Sequence comparisons and structure–function analyses provide some clues about SMO function, but also highlight perplexing differences between species (see also Supplementary Information S1 (figure)). SMO is a divergent member of the frizzled (FZ) family of G protein-coupled receptors (GPCRs), sharing with them the amino-terminal extracellular cysteine-rich domain (CRD) that is crucial for binding of secreted WNT proteins by FZ proteins. Although no similar ligand-binding role is known for SMO, the CRD is highly conserved from Cnidaria to humans, and missense mutations in Drosophila melanogaster and zebrafish have shown that its integrity is crucial for SMO function143,144.

The central region of the protein, containing the seven membrane-spanning domains, also shows a high level of conservation across phyla. Notably, the seventh transmembrane domain (TM7) and flanking regions are encoded by a single exon, the boundaries of which are absolutely conserved from Cnidaria to humans.

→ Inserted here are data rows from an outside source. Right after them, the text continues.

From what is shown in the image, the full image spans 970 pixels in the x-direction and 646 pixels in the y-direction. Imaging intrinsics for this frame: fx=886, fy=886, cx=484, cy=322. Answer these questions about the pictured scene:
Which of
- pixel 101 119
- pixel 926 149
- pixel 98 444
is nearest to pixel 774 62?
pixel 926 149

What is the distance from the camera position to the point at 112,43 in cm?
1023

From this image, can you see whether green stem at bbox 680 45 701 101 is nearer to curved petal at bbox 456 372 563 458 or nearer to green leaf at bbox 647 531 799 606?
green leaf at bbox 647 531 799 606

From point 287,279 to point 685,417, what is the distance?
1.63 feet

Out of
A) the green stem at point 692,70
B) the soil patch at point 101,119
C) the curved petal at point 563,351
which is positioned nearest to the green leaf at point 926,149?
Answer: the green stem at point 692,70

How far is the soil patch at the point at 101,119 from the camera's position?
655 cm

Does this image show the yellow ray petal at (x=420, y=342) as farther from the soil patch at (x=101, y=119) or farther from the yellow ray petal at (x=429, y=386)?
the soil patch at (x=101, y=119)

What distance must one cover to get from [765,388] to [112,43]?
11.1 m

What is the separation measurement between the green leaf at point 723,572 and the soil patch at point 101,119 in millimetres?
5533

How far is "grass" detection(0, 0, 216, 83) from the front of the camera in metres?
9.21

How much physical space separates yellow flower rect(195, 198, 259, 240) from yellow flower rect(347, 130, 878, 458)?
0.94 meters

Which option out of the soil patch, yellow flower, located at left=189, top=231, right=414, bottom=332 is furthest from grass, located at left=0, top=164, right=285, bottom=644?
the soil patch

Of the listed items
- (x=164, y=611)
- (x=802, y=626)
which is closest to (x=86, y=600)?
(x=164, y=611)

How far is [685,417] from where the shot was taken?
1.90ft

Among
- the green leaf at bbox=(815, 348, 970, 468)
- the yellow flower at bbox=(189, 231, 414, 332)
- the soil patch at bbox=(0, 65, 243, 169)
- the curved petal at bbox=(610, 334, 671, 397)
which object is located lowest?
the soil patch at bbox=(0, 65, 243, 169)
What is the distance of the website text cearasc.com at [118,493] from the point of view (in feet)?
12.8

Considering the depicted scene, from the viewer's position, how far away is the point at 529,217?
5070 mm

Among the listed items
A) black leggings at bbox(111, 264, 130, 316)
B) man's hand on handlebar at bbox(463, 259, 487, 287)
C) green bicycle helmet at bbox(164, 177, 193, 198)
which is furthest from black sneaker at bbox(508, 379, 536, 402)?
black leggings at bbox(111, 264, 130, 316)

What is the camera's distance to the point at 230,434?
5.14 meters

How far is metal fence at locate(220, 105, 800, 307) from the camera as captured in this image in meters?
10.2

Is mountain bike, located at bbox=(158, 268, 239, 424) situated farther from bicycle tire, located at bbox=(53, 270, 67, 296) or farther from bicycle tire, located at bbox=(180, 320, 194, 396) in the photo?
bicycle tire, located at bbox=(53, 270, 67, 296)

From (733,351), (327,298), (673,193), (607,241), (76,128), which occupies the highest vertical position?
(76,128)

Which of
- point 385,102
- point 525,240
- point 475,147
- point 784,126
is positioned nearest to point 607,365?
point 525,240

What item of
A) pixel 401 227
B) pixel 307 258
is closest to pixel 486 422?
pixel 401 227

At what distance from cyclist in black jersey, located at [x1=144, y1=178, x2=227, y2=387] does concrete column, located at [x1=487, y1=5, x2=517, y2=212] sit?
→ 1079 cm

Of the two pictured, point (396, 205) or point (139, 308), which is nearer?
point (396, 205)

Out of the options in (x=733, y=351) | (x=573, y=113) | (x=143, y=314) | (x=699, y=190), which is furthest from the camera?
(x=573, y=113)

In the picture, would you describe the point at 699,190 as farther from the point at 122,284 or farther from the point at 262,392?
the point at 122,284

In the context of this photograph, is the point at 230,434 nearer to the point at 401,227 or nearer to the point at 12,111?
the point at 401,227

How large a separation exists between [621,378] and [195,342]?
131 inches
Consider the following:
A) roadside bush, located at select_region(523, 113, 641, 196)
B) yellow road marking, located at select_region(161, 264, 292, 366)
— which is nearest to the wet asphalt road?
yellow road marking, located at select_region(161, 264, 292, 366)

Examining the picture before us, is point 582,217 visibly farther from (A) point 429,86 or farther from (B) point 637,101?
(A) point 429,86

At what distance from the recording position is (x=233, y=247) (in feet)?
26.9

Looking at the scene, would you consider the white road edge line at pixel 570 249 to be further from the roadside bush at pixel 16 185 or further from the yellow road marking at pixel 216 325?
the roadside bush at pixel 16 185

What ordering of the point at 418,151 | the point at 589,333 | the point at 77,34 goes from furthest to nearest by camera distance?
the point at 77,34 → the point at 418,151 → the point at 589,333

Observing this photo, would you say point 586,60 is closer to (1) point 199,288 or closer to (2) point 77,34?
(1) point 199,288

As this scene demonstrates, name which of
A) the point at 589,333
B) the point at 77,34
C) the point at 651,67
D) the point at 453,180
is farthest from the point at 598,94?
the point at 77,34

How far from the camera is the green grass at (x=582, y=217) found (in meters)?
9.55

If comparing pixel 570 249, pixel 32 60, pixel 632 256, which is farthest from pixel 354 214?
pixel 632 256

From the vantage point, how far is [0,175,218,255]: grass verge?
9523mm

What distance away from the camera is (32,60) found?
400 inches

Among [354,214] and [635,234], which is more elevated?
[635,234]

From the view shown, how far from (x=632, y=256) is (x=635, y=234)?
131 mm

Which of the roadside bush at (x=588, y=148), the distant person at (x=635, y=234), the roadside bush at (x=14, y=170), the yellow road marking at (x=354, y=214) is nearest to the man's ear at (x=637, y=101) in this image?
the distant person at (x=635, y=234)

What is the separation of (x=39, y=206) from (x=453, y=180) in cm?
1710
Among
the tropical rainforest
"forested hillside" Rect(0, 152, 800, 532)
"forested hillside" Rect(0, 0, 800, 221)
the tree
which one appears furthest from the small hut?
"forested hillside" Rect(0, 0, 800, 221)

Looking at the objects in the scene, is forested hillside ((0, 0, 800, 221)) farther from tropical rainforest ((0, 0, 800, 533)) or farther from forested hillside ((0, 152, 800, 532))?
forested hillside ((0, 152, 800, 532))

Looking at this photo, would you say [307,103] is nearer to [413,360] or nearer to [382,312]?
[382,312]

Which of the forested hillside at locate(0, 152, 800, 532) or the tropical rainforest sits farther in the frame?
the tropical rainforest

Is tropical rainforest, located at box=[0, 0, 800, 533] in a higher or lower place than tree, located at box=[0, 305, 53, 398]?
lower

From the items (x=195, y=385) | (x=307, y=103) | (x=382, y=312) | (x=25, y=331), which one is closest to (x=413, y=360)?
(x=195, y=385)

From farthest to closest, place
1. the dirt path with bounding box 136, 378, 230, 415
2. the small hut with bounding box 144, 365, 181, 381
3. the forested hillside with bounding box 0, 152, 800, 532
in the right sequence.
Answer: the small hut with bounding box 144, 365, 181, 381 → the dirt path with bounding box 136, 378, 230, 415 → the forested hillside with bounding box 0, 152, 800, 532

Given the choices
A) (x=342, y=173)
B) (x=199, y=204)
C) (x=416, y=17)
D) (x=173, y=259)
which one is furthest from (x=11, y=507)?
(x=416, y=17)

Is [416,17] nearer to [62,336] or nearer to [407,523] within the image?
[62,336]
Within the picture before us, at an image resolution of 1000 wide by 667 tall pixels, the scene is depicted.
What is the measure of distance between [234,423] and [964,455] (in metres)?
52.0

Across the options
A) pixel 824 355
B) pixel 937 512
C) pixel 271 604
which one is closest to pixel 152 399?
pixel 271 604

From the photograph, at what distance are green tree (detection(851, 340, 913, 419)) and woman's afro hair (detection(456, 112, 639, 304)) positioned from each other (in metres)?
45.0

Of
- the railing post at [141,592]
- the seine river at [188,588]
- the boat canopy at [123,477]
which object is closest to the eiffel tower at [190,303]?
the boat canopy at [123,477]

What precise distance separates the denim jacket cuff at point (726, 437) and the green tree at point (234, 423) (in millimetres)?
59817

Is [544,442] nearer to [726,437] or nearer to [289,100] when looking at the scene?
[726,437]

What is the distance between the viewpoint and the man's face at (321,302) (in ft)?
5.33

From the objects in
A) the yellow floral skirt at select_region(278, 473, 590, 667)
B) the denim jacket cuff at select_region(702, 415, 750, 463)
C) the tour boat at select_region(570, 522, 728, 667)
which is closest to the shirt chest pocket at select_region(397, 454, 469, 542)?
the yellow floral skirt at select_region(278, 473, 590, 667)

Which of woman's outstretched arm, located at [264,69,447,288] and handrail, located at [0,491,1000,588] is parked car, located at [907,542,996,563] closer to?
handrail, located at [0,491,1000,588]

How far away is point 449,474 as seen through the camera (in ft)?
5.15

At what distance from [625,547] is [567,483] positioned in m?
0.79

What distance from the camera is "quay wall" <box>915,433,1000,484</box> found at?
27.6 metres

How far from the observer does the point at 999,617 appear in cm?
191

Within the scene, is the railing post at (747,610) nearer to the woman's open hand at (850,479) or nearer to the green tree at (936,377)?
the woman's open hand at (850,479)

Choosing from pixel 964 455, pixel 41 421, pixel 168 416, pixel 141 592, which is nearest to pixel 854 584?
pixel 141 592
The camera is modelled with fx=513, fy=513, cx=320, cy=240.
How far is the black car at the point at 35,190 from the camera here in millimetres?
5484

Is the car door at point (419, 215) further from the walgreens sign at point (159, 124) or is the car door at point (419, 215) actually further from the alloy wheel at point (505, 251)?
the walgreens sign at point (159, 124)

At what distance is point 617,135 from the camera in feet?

Just N-terminal to TM6 are several highly conserved residues, which in classical GPCRs are crucial for coupling to G proteins; mutation of one of these, R474, has been show to inactivate SMO in D. melanogaster143. There is evidence from functional analyses in D. melanogaster that SMO can modulate cyclic AMP levels via interaction with Gαi145.

By contrast, the intracellular carboxy-terminal domain (CTD) of SMO is highly divergent across phyla. The CTD of Planaria, spider and D. melanogaster SMO are substantially longer than those in other studied species. In D. melanogaster, the last 59 amino acids have been implicated in binding the serine/threonine kinase Fused (FU)146; notably there is little conservation of this sequence even between insects and none between D. melanogaster and zebrafish, the only other organism in which FU has been reported to function in HH signalling147. The involvement of FU in HH signalling in other species awaits further investigation.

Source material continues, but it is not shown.